Introduction
Many solutions for robotic systems include depth sensors or lasers to avoid collisions during movement. Drones receive info about depth, and stereo image or use lasers for improved coordination.”. And the main purpose is to receive a 3D map of rooms and fast orientation: with any changes update the map. But how simple could that system be? Thus, for the experiment we chose a Monocular video without any additional information – a GoPro video of a walk through a hardware store.
What systems exist?
Several SLAM and SVO algorithms require additional packages like ROS and specialized sensors. We wanted a universal open-source system that was easy to use and flexible.
SLAM and SVO algorithms analyze their surroundings, extract key features, and build a map of their environment. They can then locate themselves and update the map in real time. SLAM operates on keyframes for high accuracy, while SVO focuses on direct image alignment for speed.
ORB-SLAM2 strikes a balance, utilizing ORB features for efficient and accurate localization and mapping. It’s widely used in real-time applications such as autonomous robots and drones . It can work with or without ROS and includes calculations for monocular, stereo, and RGB-D cameras.
Data Preparation
ORB-SLAM is a fully ROS system, ORB_SLAM3 works with intime, like online translation, but especially ORB-SLAM2’s minimum requirements are a folder with a PNG file of each frame, and a file with camera calibration and distortion parameters. Converting video to set of images could be done simply with python code:
And more interesting with camera calibration and distortion parameters, as they could give us incorrect angles of rotation for our trajectory. OpenCV library has the functionality to determine all of those parameters, using the additional special video, but our goal is to use only our videos from the store, so approximate parameters were found on the internet.
Prototype Assembly
This straightforward solution is portable across various environments, from Raspberry Pi to PC . ORB-SLAM2 is a C++ algorithm utilizing specific libraries, which may pose dependency issues and best works on Ubuntu 18.04. But it doesn’t mean that we should prepare a separate computer to use it. Docker-container with that OS allows us to have such a system in any environment. As ORB-SLAM2 in basic setup provided as a desktop application, we need to work on Xserver settings to see it in any display out of the container. For installing ORB-SLAM2 to your environment you just need GPU, camera, Linux, compatible hardware, and sufficient processing power. For the Docker option, requirements include GPU support , Docker installed, and adequate system resources.
Performance
In monocular mode, processing a 35-second video with 50 frames per second. (1752 frames in total) on a MacBook with an i5 processor and 2 dedicated cores for Docker takes approximately 7 minutes and 44 seconds (464 seconds). This translates to processing at around 3.5 frames per second, with 10,000 features extracted in each frame. The processing time scales proportionally to the number of features per frame, and that parameter could be changed in settings. To achieve “real-time” visualization after that, a 20x acceleration is applied to video examples. With fewer than 4,000 features, the system fails to construct a reliable map due to the inability to match features across frames. The average CPU load is 200%, reaching a peak of 250 %. Notably, the memory usage for processing 10,000 features per frame for 1752 frames is 850 MiB.

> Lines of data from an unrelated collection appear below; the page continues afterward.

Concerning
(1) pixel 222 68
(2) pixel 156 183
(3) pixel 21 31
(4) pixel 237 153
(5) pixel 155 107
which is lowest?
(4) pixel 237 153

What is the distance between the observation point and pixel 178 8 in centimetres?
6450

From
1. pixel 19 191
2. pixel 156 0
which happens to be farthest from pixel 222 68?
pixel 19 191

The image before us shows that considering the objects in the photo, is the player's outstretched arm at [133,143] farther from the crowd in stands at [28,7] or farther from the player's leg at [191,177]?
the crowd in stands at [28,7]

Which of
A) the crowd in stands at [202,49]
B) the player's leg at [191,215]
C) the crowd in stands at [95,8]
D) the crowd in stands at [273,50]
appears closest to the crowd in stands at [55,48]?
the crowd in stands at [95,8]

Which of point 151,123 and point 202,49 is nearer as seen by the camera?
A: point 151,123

The system builds a point cloud with 27,000 points on the video, providing sufficient detail to discern specific features on shelves rather than just outlines.
Future of Indoor Navigation
ORB-SLAM2 has the potential to revolutionize the way big companies manage their stock spaces. By enabling drones to navigate autonomously and efficiently, ORB-SLAM2 can streamline processes, improve inventory management, and enhance worker safety. For example, drones equipped with ORB-SLAM2 can quickly and accurately scan large warehouses, identifying and tracking inventory items. This information can then be used to optimize storage layout, improve picking and packing efficiency, and reduce errors
Not limited to business applications – to check what your cat destroyed while you are not at home or to find something that you forgot to put back, to provide a virtual tour of your office or event space, to check if this shelf is right-sized for your room.